Actualités 30.08.2016

La France dit non au TAFTA mais oui au CETA : le double discours du gouvernement

« Les Américains ne donnent rien ou alors des miettes (…). Il faut un coup d’arrêt clair et définitif à ces négociations pour repartir sur de bonnes bases », a déclaré aujourd’hui Matthias Fekl, Secrétaire d’Etat au commerce extérieur à propos des négociations sur le traité de libre-échange TAFTA (Etats-Unis/Union européenne). Cette déclaration intervient deux jours après que le vice-chancelier allemand Sigmar Gabriel ait constaté lui aussi l’échec des négociations du TAFTA. Pas un mot, en revanche, sur l’accord entre le Canada et l’UE, qui présente pourtant les mêmes dangers. Or le CETA pourrait entrer en vigueur en force dès l’automne prochain.

Près de 100.000 personnes ont signé ces dernières semaines une pétition demandant à François Hollande de dire non au TAFTA et au CETA. foodwatch se réjouit que la mobilisation citoyenne porte ses fruits mais il faut rappeller que le CETA, cousin canadien du traité Europe-Etats-Unis TAFTA, présente exactement les mêmes dangers : déni de démocratie, remise en cause des normes existantes, promesse d’un nivellement par le bas, justice d’exception pour les multinationales…

François Hollande et Claude Bartolone, président de l’Assemblée nationale, ont confirmé cette position mais se sont abstenus eux aussi de mentionner le CETA. Il faut s’en inquiéter car le texte d’accord entre l’UE et le Canada est déjà finalisé et pourrait passer en force dès l’automne, avant toute consultation des députés en France. Les ministres des Vingt-Huit devraient en effet adopter le CETA et valider son application provisoire lors d’un vote en octobre 2016.

Certaines dispositions du CETA, que l’on retrouve dans les négociations du TAFTA, auront un impact durable, limitant considérablement la capacité des parlementaires, nationaux et européens, à légiférer pour décider démocratiquement de nos règles et normes sociales, environnementales et économiques.

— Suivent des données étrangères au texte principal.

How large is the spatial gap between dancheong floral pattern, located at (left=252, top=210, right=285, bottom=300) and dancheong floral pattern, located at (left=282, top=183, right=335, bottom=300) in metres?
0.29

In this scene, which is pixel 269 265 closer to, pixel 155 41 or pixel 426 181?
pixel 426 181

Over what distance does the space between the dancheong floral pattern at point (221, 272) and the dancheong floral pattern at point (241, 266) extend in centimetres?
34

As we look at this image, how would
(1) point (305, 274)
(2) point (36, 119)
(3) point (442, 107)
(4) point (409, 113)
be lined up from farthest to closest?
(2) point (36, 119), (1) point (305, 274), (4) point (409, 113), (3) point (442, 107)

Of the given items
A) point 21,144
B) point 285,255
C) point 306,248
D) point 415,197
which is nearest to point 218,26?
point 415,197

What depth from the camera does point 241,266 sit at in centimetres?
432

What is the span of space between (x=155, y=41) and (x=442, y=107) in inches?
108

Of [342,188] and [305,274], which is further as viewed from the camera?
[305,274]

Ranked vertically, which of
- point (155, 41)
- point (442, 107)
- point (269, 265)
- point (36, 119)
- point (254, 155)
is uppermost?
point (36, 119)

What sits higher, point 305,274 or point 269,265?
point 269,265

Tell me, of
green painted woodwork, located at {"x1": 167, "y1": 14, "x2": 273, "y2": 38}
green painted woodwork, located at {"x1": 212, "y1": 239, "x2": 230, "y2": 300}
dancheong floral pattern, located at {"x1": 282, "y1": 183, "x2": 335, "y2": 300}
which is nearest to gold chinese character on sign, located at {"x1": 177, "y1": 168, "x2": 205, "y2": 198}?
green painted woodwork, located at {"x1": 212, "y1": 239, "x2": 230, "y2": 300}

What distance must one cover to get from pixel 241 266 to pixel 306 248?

Une entrée en vigueur avant que l’Assemblée nationale et le Sénat se prononcent serait tout simplement inacceptable.

Le gouvernement tient un double discours en affirmant que le CETA est l’anti-TAFTA. Mais l’accord avec le Canada ne garantit pas le principe de précaution, comme l’a démontré foodwatch dans une analyse juridique fouillée. Ce principe, qui protège les citoyens, est une pierre angulaire de la politique européenne en matière de santé et de sécurité alimentaire. L’adoption du règlement européen REACH, l’un des plus exigeants au monde en matière de produits chimiques, serait par exemple quasiment impossible avec le CETA.

Enfin, la question de la constitutionnalité du CETA se pose. En Allemagne, plus de 125.000 citoyens ont déposé une plainte cette semaine, avec foodwatch et deux autres organisations. Car il s’avère que le CETA viole quatre principes fondamentaux de la Constitution allemande. C’est la plus importante plainte jamais déposée devant la Cour constitutionnelle fédérale.

Matthias Fekl prend acte qu’il n’y a plus en France de soutien politique au traité entre les Etats-Unis et l’Union européenne. Pour foodwatch et nombre d’organisations de la société civile à l’initiative de pétitions ciblant le gouvernement, il n’y a pas plus de soutien au CETA qu’au TAFTA.